Based on the poetry collection, This is Just to Say..., written by Joyce Sidman, the student will write a poem of apology to his/her parent. As showcased in Sidman's collection, the student poems may be sincere or their sincerity might be in question, as it certainly is in the original William Carlos Williams poem, "This is Just to Say." The parent, in turn, will write a response poem back to the student.
6-Trait Skills Focus:
Students must choose words that convey their feelings and the true essence of their apology.
Voice: This assignment will encourage strong discussions about sincere voices versus insincere voices in writing.

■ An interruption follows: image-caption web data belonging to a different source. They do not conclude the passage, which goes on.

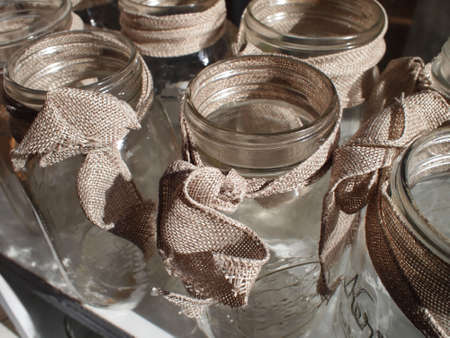 decor: A small grouping of clean, ready to fill, mason jars decorated with simple burlap bows.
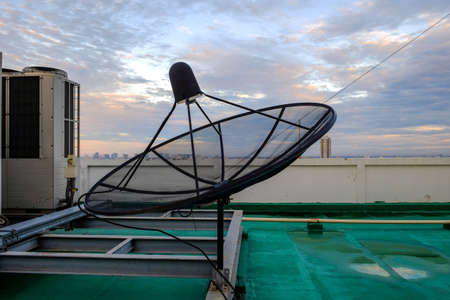 radio unit: Satellite dish receiver and Air Conditioning stand on the rooftop of the building with sunrise sky in the morning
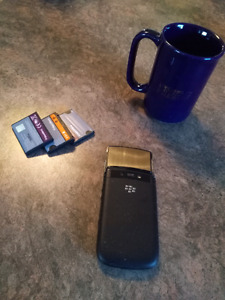 Blackberry Torch with spare batteries and Rim mug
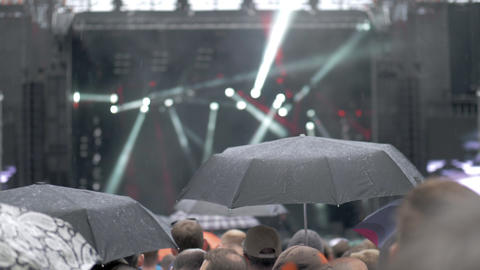 A slow motion of a rainy day at an open air concert Live Action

Teachers, you will begin this writing session by telling a personal story about when you did something that you had to apologize for. Make sure you are specific with details, feelings, words used and the reaction of those you hurt or wronged. For example, I might tell my students the story of a time when I was little and I lied to my parents.
Next, give the students “think time” (5-7 minutes) to write down a list of five times when they did something they should apologize for. (This may be a time they have already apologized for) This is a personal list, not a group list.
Using the ideas from their lists, do a group brainstorming of these times. Write ideas on the board, which will spark memories throughout the class. (Know that some students will not want to share these personal experiences.)
Have students pick ONE idea that they will write an apology poem about.
Share the book, This is Just to Say, Poems of Apology and Forgiveness by Joyce Sidman. In the book there are apology poems and responses to those poems. Share both. You may want to be choosy about which poems you share. Sharing the whole book would be too much. As you are reading, have the students remember the specific words and phrases that stood out to them. Talk about how the poems made them feel. Look at the different formats for the poem, as they will have free choice in poem style (or not, if you want it to be more structured).
Once the students have chosen the topic for their apology poems, have them write an actual recount of the situation. From beginning, to end, they will write a rough draft of the situation, feelings, words used, and outcomes.
The teacher should read these rough drafts to make sure they have captured the essence of the story. Once the rough draft is complete, the student will choose the major words and ideas that exemplify the incident. These words will be used to write their poetry.
*****Remember, poetry doesn’t have to rhyme. It can be a mix of words, phrases and ideas that make the reader understand the writer’s situation and feelings.
Please see student samples.
Have students write a final draft and send it home to parents with parent letter (below).
Parents will write a response poem, student will bring BOTH poems back to school.
Give time for students to share, if they would like to share (and they will!)
Parent/Student Instruction Sheet:
Your child has been writing letters to you all year. The responses, to these letters, are so valuable. This week your child wrote a poem of apology to you. Please read their poem of apology, discuss the situation they have apologized for, and write a response poem. YES, I AM ASKING YOU TO WRITE POETRY! Your child has written you a few tips for writing poetry, and has also agreed to help you write your poem, if needed. Have fun and thank you so much!
Positive Impacts on Parents/Students/Families:
I have my students write letters to their parents, every week, starting the first week of school. On Thursday nights, the students write the letter to their parent, and the parents write a letter back. On Friday mornings, the students bring BOTH letters back and I keep them in a portfolio until the end of the year. THESE LETTERS ARE AN INVALUABLE FORM A COMMUNICATION BETWEEN PARENT AND CHILD. (Please see lesson A Family Writing Project:
Weekly School/Home Letters) These poems and responses will be kept in the portfolio also.